AIM OF THE TASK:
Extract each line of the listing that contains the string "shrub", treating uppercase and lowercase letters as different.

+++

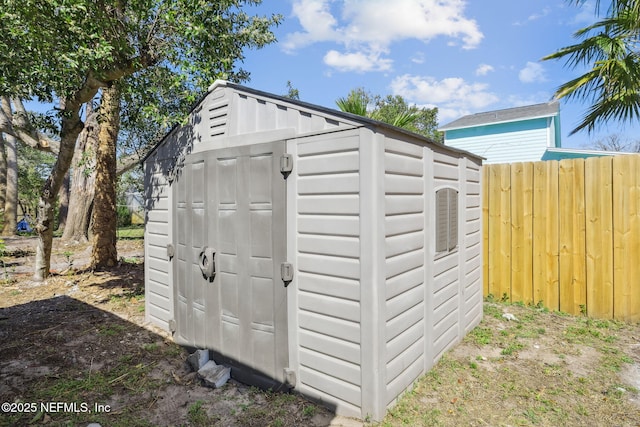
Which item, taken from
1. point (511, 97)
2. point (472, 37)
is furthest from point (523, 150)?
point (472, 37)

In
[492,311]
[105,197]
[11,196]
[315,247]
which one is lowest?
[492,311]

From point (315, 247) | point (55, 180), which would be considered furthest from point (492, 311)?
point (55, 180)

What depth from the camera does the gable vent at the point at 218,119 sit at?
11.0ft

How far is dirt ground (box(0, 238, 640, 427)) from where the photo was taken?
2.53 metres

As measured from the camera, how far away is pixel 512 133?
539 inches

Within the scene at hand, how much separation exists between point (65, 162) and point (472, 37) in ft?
41.7

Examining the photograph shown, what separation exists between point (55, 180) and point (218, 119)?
14.3ft

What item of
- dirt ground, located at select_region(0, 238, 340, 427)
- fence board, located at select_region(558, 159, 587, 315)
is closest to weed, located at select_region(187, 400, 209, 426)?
dirt ground, located at select_region(0, 238, 340, 427)

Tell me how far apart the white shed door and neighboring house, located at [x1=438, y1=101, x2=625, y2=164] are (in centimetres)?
1202

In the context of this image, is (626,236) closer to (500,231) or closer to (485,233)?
(500,231)

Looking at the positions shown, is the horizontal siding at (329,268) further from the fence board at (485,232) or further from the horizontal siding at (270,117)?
the fence board at (485,232)

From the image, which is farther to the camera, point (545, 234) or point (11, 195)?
point (11, 195)

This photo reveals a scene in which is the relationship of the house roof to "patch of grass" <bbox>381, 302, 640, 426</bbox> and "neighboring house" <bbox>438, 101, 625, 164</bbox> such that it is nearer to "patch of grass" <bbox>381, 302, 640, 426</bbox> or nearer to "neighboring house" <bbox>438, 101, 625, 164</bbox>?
"neighboring house" <bbox>438, 101, 625, 164</bbox>

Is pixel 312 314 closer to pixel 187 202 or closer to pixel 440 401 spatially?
pixel 440 401
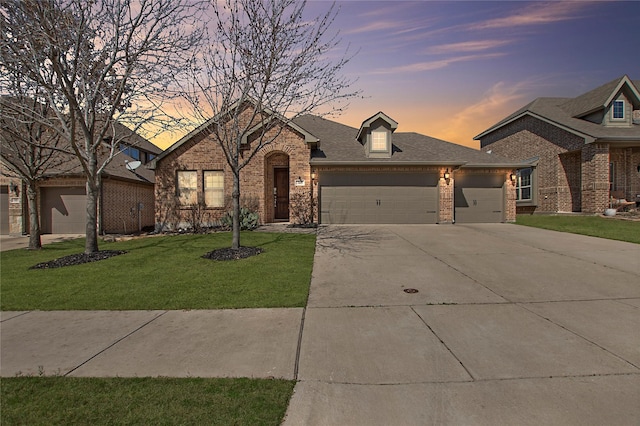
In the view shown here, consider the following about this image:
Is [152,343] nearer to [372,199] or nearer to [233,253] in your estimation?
[233,253]

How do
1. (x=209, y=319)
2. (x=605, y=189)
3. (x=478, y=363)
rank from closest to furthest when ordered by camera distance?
(x=478, y=363) < (x=209, y=319) < (x=605, y=189)

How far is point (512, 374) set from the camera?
2.81 meters

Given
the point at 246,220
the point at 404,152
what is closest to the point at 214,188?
the point at 246,220

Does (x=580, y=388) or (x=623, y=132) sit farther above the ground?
(x=623, y=132)

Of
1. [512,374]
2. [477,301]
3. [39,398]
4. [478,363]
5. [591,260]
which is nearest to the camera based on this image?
[39,398]

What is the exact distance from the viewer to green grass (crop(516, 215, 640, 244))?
10.6 m

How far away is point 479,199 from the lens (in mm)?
15562

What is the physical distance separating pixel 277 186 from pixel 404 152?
716 cm

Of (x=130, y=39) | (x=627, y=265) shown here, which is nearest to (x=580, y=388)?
(x=627, y=265)

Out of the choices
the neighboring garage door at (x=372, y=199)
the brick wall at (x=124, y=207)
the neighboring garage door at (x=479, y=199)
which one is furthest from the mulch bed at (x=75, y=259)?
the neighboring garage door at (x=479, y=199)

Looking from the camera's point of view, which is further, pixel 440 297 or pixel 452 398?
pixel 440 297

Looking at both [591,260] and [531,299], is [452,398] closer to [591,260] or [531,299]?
[531,299]

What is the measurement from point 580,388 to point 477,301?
87.3 inches

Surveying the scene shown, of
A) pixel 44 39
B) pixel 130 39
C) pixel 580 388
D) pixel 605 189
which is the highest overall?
pixel 130 39
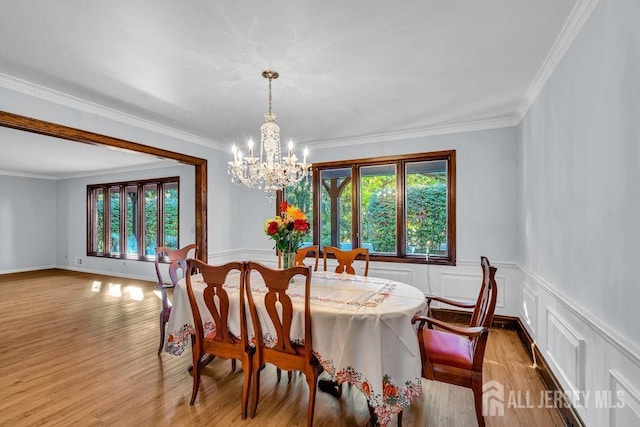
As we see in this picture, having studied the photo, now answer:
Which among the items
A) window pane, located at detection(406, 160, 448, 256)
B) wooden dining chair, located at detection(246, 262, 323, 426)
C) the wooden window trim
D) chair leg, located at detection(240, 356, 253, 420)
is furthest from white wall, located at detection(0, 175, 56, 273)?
window pane, located at detection(406, 160, 448, 256)

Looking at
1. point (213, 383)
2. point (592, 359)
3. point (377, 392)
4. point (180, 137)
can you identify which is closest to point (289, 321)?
point (377, 392)

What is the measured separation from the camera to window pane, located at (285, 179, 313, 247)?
194 inches

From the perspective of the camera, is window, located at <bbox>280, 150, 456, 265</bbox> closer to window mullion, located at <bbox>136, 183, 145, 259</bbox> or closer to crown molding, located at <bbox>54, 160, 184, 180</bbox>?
crown molding, located at <bbox>54, 160, 184, 180</bbox>

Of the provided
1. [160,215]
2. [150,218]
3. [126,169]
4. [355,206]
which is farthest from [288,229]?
[126,169]

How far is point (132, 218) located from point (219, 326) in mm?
6241

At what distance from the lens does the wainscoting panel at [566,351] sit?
1.79 m

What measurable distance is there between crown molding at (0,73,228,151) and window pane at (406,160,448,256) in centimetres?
341

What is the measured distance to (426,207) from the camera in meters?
4.20

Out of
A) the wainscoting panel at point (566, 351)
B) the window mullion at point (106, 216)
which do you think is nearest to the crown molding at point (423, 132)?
the wainscoting panel at point (566, 351)

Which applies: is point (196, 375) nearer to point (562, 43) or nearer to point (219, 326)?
point (219, 326)

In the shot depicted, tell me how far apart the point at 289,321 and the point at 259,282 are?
31.2 inches

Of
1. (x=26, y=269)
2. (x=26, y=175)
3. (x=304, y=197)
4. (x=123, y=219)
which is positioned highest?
(x=26, y=175)

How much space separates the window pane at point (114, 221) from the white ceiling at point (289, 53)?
4904mm

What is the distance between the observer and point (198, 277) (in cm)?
278
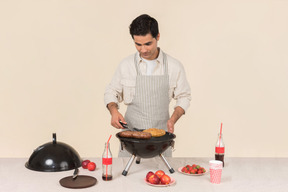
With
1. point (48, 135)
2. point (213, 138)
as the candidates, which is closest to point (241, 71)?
point (213, 138)

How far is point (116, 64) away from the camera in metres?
5.18

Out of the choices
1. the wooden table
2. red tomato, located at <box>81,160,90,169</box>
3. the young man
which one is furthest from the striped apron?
red tomato, located at <box>81,160,90,169</box>

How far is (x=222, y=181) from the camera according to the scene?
2521 mm

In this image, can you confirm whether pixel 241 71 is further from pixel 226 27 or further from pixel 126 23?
pixel 126 23

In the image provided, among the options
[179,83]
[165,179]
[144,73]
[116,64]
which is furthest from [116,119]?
[116,64]

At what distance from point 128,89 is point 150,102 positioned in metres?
0.23

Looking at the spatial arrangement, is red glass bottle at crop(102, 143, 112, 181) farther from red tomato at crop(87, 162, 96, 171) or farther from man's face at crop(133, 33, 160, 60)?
man's face at crop(133, 33, 160, 60)

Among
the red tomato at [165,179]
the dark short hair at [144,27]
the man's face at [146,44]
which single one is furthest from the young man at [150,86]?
the red tomato at [165,179]

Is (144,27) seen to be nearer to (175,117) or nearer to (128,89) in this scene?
(128,89)

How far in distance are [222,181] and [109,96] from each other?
1.38 metres

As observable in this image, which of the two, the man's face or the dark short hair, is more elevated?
the dark short hair

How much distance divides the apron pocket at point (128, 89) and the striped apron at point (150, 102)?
30 millimetres

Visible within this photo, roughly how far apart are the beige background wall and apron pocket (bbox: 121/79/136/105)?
62.2 inches

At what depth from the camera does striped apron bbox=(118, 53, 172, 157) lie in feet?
11.5
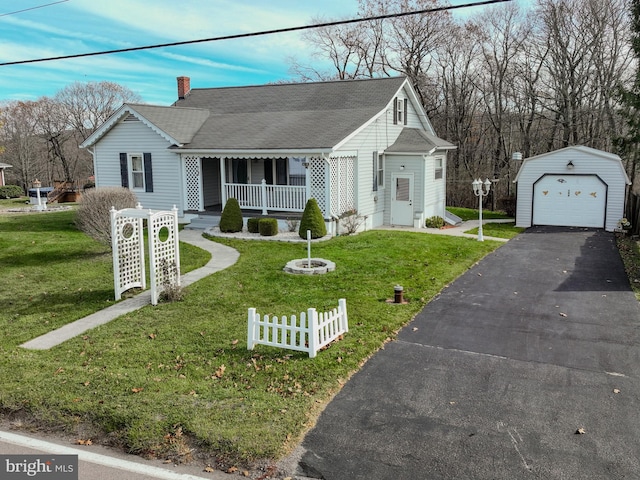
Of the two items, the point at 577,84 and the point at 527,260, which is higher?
the point at 577,84

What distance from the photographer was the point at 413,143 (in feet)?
73.4

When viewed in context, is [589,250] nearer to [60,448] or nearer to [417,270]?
[417,270]

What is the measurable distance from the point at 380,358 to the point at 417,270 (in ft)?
19.4

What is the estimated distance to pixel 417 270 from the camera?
13.8 m

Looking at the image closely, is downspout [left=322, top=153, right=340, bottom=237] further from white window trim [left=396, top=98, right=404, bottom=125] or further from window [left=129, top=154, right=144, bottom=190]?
window [left=129, top=154, right=144, bottom=190]

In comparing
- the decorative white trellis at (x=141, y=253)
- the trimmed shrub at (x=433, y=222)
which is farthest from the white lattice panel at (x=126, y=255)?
the trimmed shrub at (x=433, y=222)

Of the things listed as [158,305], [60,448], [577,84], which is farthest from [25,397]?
[577,84]

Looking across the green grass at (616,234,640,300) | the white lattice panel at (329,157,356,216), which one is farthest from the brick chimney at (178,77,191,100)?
the green grass at (616,234,640,300)

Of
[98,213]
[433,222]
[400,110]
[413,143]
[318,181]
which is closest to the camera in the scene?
[98,213]

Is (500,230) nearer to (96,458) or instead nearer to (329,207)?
(329,207)

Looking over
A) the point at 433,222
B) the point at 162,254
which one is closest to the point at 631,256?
the point at 433,222

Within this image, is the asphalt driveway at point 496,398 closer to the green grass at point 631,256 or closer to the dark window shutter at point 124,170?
the green grass at point 631,256

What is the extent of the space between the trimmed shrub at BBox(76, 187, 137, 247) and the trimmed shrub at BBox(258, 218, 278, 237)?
4.71 metres

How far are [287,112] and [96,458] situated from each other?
19.3 metres
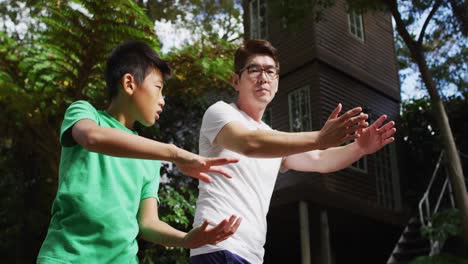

+++

SOLUTION BELOW:
- the trimmed shrub at (x=433, y=222)
the trimmed shrub at (x=433, y=222)
What is the extent of the space between the trimmed shrub at BBox(76, 187, 137, 247) and the trimmed shrub at BBox(258, 218, 278, 237)?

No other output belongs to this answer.